Date: 2021-11-21 12:01:38
Maury County Public Schools has more viable funds than it did this time last year.
With the district’s pockets $7 million deeper than this same time last year, the excess funds come at a heavy cost to the local public school district and its students.
“We are looking good but that is because we are barely getting by,” said Doug Lukonen, director of finance for the school district and the local county government, during the school board work session.
MCPS continues to have more than 57 vacant positions for licensed educators and 42 for classified employees.
Open positions range from bus drivers and educational assistants to a contracted math interventionist, a speech and language pathologist and classroom teachers.
There are currently no vacant administrative positions.
The school district has had a long-running struggle with filling vacancies that has only amplified amid the coronavirus pandemic.
The resulting teacher shortage continues to create additional strains for educators, students and their parents. In order to draw interested candidates, the school board has offered sign-on bonuses and increased pay for some positions.

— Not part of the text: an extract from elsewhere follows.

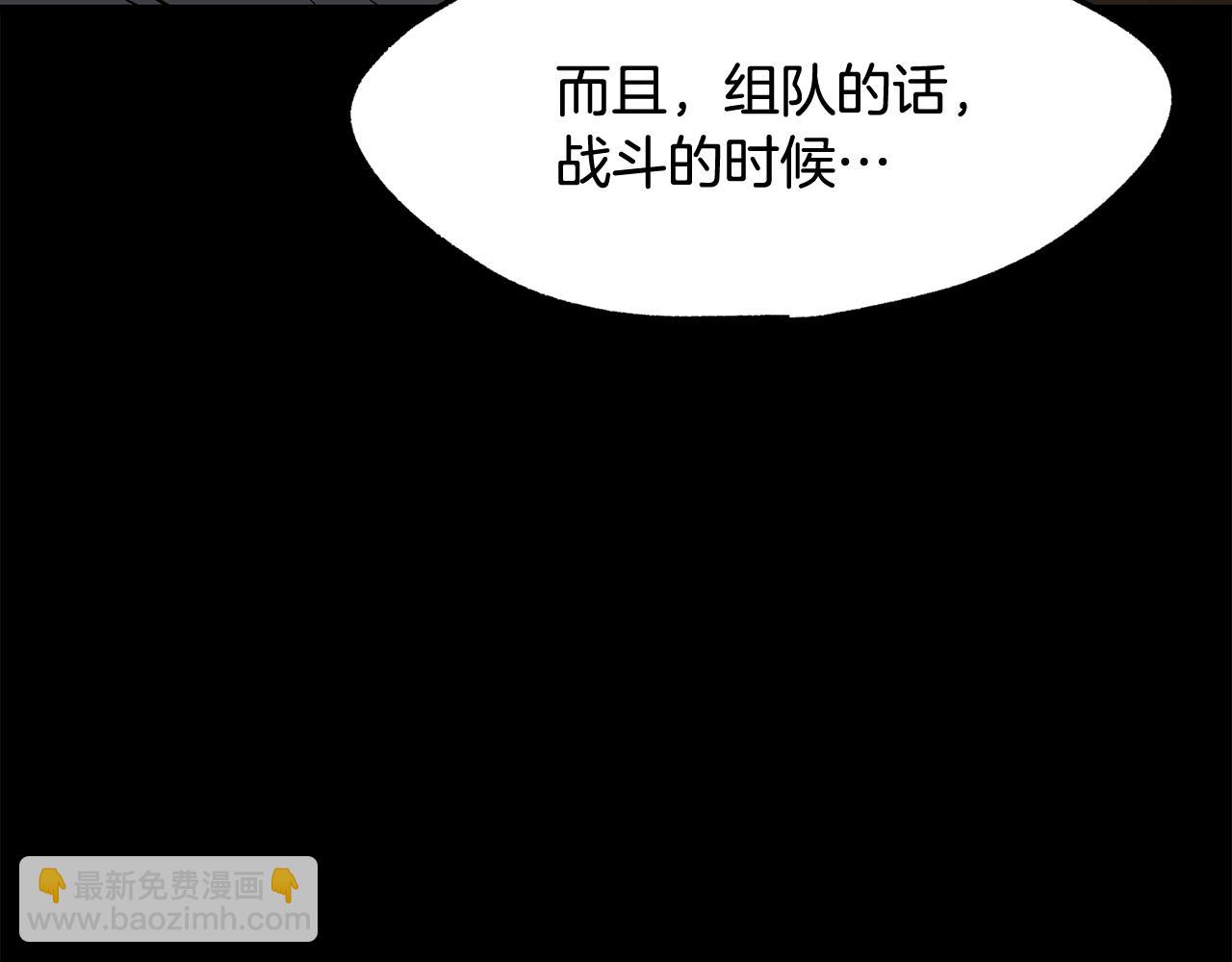 拔劍九億次 - 第255話 帶你回家(4/5) - 2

MCPS is not alone with the ongoing problem. Neighboring Williamson County also has more than 60 unfilled vacancies.
“There is a shortage everywhere,” said Eric Perryman, school district assistant superintendent of facilities, regarding the low number of available bus drivers.
Perryman emphasized that the issue will likely continue into the coming years with more than 15 of the department’s current drivers retiring at the end of the year.
A study from the Learning Policy Institute, an independent education policy organization funded by the San Francisco-based Sandler Foundation, found that the demand for educators continues to increase, while the supply of new potential candidates continues to dwindle.
Between 2009 and 2014, the institute found that teacher education enrollments dropped 35% from 691,000 to 451,000, representing a decrease of almost 240,000 professionals entering the classroom in the year 2014 compared to 2009.
In June, a survey of 2,690 members of the National Education Association, 32% said the pandemic drove them to plan to leave the profession earlier than expected.